The popularity of smartphones, has resulted in many individuals and companies approaching me with ideas for mobile development. Some people aren’t from the mobile ecosystem or even from a software development background. These people ask how they can go about developing a mobile idea.
These tips will hopefully help you see mobile from a developer’s point of view and hence gain a head start. This primer is suitable for a range of people…
- Entrepreneurs and business owners considering mobile development
- Students learning about mobile
- Analysts wanting to understand mobile development
- Investors wishing to learn about the mobile development process
1. Check Your Idea is Feasible
It’s too easy to buy into an idea and commit significant resources only to find very late on that it’s overly difficult or impossible to implement. Do research upfront. Test risky areas. Consider creating a low cost proof of concept exercising risky areas. Fail early, not later. Related to technical feasibility is the choice of mobile platform…
2. Choose Your Mobile Platform(s)
These days you will be choosing one or more of Android, iOS or web based or hybrid. The main factors are the type of app, geography (some platforms are more popular in some countries than others), demographics (e.g. some platforms are used more by enterprise or by particular age groups) or the market (some platforms have better routes to market or better monetisation).
Take a survey of your intended users’ device types and in some cases their future purchase intentions.

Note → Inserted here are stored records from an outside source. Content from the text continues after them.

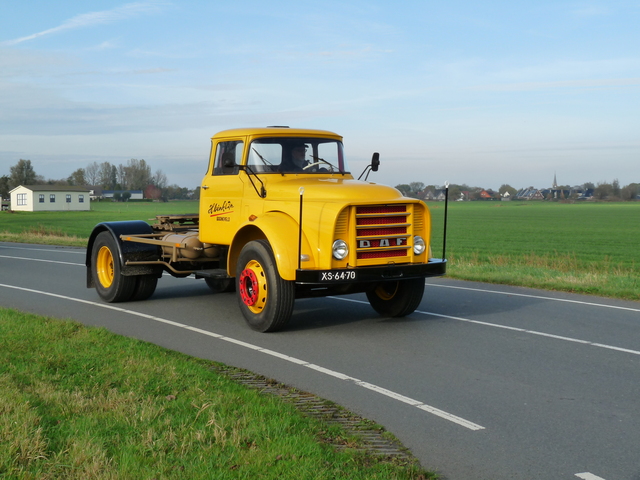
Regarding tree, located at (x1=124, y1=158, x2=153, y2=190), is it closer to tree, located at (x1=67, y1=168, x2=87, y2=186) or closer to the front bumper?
tree, located at (x1=67, y1=168, x2=87, y2=186)

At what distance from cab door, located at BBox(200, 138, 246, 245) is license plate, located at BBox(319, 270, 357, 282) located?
78.4 inches

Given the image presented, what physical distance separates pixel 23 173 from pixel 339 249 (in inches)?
5305

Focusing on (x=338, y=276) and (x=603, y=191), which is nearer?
(x=338, y=276)

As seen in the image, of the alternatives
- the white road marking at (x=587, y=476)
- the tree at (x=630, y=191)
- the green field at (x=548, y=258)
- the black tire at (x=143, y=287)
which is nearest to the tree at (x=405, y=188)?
the green field at (x=548, y=258)

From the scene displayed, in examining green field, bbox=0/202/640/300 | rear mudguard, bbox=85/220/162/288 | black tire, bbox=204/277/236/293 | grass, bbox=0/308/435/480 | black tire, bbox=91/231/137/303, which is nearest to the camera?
grass, bbox=0/308/435/480

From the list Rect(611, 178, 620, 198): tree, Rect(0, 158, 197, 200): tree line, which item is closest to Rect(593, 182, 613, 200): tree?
Rect(611, 178, 620, 198): tree

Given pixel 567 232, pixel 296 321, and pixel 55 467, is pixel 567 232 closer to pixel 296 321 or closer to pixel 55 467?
pixel 296 321

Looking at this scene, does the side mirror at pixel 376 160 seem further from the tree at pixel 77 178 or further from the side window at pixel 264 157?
the tree at pixel 77 178

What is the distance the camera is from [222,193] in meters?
10.2

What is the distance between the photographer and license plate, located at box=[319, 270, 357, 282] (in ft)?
27.3

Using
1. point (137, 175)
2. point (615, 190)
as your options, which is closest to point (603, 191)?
point (615, 190)

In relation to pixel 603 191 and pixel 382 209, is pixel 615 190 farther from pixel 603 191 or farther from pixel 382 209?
pixel 382 209

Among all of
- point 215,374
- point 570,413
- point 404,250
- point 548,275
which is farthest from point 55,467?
point 548,275

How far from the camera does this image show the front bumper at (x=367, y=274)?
27.3ft
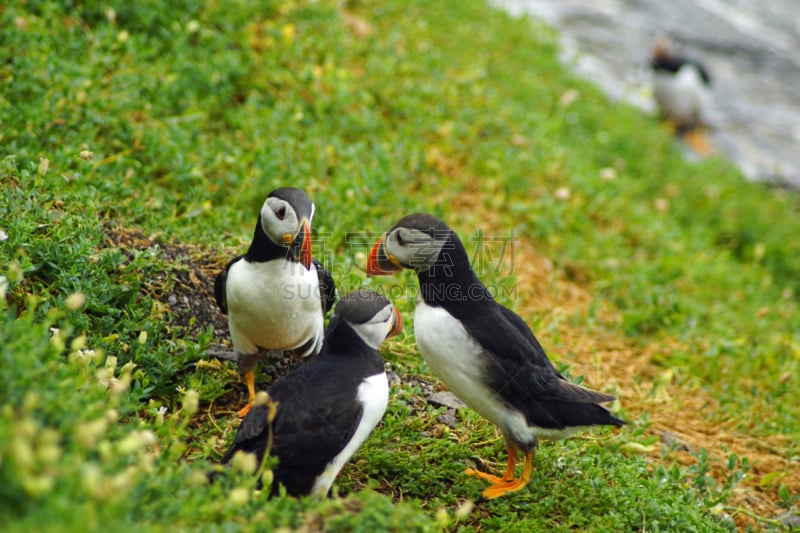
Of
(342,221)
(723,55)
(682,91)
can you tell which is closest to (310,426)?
(342,221)

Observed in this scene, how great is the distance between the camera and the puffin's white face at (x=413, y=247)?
3719 millimetres

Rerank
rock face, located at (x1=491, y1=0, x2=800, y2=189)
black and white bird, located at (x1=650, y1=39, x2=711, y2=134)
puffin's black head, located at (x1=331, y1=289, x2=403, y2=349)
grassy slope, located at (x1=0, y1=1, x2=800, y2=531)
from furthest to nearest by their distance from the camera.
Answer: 1. rock face, located at (x1=491, y1=0, x2=800, y2=189)
2. black and white bird, located at (x1=650, y1=39, x2=711, y2=134)
3. puffin's black head, located at (x1=331, y1=289, x2=403, y2=349)
4. grassy slope, located at (x1=0, y1=1, x2=800, y2=531)

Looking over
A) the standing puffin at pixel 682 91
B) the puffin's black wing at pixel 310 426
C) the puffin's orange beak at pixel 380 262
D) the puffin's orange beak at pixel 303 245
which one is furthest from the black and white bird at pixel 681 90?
the puffin's black wing at pixel 310 426

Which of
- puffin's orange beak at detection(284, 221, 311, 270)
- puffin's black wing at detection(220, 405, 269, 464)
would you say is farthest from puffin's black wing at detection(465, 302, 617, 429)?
puffin's black wing at detection(220, 405, 269, 464)

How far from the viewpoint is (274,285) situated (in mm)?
3795

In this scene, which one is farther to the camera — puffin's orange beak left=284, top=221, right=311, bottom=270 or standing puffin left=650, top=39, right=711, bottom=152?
standing puffin left=650, top=39, right=711, bottom=152

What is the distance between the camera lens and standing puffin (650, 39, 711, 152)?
33.9 feet

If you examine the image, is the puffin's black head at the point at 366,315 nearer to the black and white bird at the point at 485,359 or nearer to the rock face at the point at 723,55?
the black and white bird at the point at 485,359

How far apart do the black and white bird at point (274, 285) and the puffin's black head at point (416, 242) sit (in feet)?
1.39

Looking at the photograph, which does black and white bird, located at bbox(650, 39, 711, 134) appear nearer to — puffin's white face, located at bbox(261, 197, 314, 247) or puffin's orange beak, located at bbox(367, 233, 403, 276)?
puffin's orange beak, located at bbox(367, 233, 403, 276)

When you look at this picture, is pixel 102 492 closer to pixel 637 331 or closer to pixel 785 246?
pixel 637 331

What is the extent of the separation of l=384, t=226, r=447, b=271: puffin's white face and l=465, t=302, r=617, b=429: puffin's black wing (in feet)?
1.22

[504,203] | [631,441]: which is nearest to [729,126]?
[504,203]

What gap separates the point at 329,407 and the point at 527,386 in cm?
101
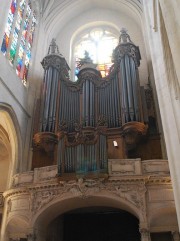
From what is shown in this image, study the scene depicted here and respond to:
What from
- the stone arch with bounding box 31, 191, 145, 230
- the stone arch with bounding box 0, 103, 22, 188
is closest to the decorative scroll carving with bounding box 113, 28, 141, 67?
→ the stone arch with bounding box 0, 103, 22, 188

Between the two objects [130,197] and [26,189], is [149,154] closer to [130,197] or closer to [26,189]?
[130,197]

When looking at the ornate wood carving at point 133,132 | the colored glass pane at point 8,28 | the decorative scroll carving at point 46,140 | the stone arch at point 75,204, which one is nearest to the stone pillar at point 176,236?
the stone arch at point 75,204

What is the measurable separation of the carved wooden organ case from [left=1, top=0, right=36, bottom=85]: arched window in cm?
100

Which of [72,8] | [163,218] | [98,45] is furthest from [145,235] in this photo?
[72,8]

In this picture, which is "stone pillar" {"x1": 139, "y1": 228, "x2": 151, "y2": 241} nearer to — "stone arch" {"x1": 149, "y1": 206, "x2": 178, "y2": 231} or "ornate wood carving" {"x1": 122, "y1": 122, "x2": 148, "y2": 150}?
"stone arch" {"x1": 149, "y1": 206, "x2": 178, "y2": 231}

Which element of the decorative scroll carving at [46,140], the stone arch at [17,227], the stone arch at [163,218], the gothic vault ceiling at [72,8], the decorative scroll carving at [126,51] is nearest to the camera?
the stone arch at [163,218]

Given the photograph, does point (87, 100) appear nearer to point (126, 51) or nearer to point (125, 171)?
point (126, 51)

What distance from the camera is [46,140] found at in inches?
435

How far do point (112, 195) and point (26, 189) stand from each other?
2.69 meters

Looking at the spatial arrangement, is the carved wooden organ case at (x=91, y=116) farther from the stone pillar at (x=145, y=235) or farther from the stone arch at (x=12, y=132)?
the stone pillar at (x=145, y=235)

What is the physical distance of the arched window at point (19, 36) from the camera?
11929 mm

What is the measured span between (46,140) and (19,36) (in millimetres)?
4862

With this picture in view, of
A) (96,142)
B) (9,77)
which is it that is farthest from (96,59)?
(96,142)

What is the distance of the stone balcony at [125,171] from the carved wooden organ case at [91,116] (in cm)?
37
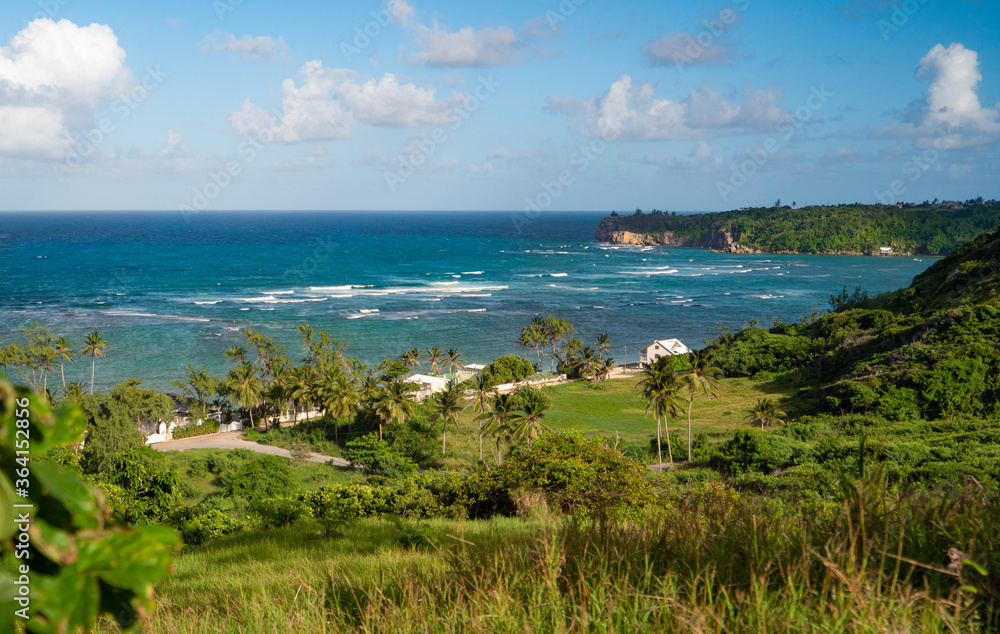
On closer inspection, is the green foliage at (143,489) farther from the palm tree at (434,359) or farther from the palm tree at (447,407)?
the palm tree at (434,359)

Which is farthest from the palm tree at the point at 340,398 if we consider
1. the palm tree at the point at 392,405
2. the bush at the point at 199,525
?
the bush at the point at 199,525

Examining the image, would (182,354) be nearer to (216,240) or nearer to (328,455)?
(328,455)

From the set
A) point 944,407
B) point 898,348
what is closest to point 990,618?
point 944,407

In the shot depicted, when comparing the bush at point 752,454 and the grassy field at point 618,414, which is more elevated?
the bush at point 752,454

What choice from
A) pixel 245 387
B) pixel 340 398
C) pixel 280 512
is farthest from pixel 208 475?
pixel 280 512

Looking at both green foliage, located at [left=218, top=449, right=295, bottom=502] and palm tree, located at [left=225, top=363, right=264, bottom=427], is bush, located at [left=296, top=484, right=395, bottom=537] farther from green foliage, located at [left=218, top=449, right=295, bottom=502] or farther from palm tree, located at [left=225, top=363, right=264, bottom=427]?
palm tree, located at [left=225, top=363, right=264, bottom=427]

Don’t just assume your intended users use the phone type you use. Understand that there are some projects that only work on Android and others that while they will work on iOS, the won’t pass Apple app review.
3. Start Creating a Business Model and Determine a Business Process
Just because your idea’s an app or mobile web site doesn’t mean you don’t need a business model. Take a look at Business Model Generation and start filling your key activities, partners, resources, cost structure, customer relationships, segments, value propositions, channels and revenue streams as you work through this primer.
Research Lean and Agile and determine your business process strategy based on your business needs. You might also like to take a look at the Lean Canvas which is a lean version of the business model generation mentioned above.
Never determine your process, or many other things for that matter, just because someone says ‘this is the best/standard’ way. Question whether such decisions should be based on your business needs.
4. Think About OS Version Variants and Form Factors
Think about what OS versions and/or devices you will support. Most iOS users tend to be on the latest version when their device has been able to be upgraded. Android has a large number of OS versions and literally thousands of devices. This tends to become more of a problem when the app uses deeper APIs.
Think about if and how you want to support tablets and tablet specific functionality and screen formats. Also think how your idea might look in both horizontal and vertical aspect ratios.
5. Work out How Much It Will Cost
Most projects take between a few weeks and a few months per platform. Looking at my past projects, the average time to create a non-trivial mobile application is about 6 to 8 weeks. In fact, if your project is larger than that then you are probably trying to do too much for your first iteration. You might be better doing less and improving the application later based on user feedback and ideas – that will nearly always be different and better than if you had try to create the ideas yourself.
Professional European and N American developers charge between £300 (about $450, €330) and £650 (about $980, €720) per day. The variation in price depends on experience, whether freelance or small mobile company. Hence, the cost of an average project will be of the order of tens of thousands of pounds, dollars or Euros. Double to treble the cost if you are developing via a media agency or other intermediary. Reduce the cost by a factor or four to five if you are willing to offshore to typically Russia or India.
Consider accelerators but be aware, outside the US, that relatively few (e.g. 0.01% in the UK) of companies go this route and any financial incentives are usually too small to take the company through the accelerator scheme.
Consider that most apps also need ongoing development beyond that initially envisaged.